:: EXERCISE DESCRIPTION ::
Starting at the first line of the data below, retype every line up to and including the one containing "There was a solar emerging-flux".

━━━━━ THE DATA

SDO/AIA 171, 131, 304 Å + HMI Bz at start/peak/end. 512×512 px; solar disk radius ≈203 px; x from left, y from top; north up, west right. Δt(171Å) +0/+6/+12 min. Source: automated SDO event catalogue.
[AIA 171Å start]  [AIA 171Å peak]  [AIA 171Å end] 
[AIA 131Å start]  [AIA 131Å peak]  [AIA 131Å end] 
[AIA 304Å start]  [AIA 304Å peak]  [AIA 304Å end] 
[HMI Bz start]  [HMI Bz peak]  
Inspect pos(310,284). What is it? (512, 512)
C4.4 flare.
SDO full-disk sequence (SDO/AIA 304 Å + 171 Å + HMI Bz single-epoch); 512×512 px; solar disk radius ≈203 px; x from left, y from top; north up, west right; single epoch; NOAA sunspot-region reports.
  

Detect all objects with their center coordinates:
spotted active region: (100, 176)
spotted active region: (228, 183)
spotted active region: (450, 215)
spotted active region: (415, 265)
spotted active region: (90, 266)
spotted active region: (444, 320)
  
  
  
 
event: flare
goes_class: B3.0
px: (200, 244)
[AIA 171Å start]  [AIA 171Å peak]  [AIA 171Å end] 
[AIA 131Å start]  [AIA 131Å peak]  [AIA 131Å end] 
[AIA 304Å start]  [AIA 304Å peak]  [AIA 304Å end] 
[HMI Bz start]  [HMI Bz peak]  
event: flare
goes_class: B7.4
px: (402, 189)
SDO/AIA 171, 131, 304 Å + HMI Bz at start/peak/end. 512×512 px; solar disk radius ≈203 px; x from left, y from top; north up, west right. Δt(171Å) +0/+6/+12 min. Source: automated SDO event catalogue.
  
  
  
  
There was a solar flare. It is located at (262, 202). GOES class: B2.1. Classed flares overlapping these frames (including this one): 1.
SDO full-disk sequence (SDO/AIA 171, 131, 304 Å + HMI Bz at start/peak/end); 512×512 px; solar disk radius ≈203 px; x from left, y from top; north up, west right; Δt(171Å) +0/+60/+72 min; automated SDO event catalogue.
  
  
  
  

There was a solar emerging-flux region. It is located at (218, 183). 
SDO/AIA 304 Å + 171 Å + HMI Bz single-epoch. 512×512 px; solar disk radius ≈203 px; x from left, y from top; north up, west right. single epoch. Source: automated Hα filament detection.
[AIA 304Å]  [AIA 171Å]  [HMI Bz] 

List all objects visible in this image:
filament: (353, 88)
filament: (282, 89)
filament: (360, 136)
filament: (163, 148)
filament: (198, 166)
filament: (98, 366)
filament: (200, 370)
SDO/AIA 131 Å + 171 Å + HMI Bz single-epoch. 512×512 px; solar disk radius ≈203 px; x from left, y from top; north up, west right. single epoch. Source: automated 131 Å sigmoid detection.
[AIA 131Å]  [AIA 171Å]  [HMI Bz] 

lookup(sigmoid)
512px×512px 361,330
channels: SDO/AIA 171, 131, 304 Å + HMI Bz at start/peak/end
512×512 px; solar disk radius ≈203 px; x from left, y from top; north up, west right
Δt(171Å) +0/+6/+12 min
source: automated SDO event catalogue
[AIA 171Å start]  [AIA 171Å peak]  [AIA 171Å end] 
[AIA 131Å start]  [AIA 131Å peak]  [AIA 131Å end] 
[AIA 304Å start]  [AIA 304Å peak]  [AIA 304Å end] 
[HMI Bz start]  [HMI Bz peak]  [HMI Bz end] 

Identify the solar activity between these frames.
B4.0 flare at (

━━━━━━━━━━

:: RESULT OF THIS TASK ::
SDO/AIA 171, 131, 304 Å + HMI Bz at start/peak/end. 512×512 px; solar disk radius ≈203 px; x from left, y from top; north up, west right. Δt(171Å) +0/+6/+12 min. Source: automated SDO event catalogue.
[AIA 171Å start]  [AIA 171Å peak]  [AIA 171Å end] 
[AIA 131Å start]  [AIA 131Å peak]  [AIA 131Å end] 
[AIA 304Å start]  [AIA 304Å peak]  [AIA 304Å end] 
[HMI Bz start]  [HMI Bz peak]  
Inspect pos(310,284). What is it? (512, 512)
C4.4 flare.
SDO full-disk sequence (SDO/AIA 304 Å + 171 Å + HMI Bz single-epoch); 512×512 px; solar disk radius ≈203 px; x from left, y from top; north up, west right; single epoch; NOAA sunspot-region reports.
  

Detect all objects with their center coordinates:
spotted active region: (100, 176)
spotted active region: (228, 183)
spotted active region: (450, 215)
spotted active region: (415, 265)
spotted active region: (90, 266)
spotted active region: (444, 320)
  
  
  
 
event: flare
goes_class: B3.0
px: (200, 244)
[AIA 171Å start]  [AIA 171Å peak]  [AIA 171Å end] 
[AIA 131Å start]  [AIA 131Å peak]  [AIA 131Å end] 
[AIA 304Å start]  [AIA 304Å peak]  [AIA 304Å end] 
[HMI Bz start]  [HMI Bz peak]  
event: flare
goes_class: B7.4
px: (402, 189)
SDO/AIA 171, 131, 304 Å + HMI Bz at start/peak/end. 512×512 px; solar disk radius ≈203 px; x from left, y from top; north up, west right. Δt(171Å) +0/+6/+12 min. Source: automated SDO event catalogue.
  
  
  
  
There was a solar flare. It is located at (262, 202). GOES class: B2.1. Classed flares overlapping these frames (including this one): 1.
SDO full-disk sequence (SDO/AIA 171, 131, 304 Å + HMI Bz at start/peak/end); 512×512 px; solar disk radius ≈203 px; x from left, y from top; north up, west right; Δt(171Å) +0/+60/+72 min; automated SDO event catalogue.
  
  
  
  

There was a solar emerging-flux region. It is located at (218, 183). 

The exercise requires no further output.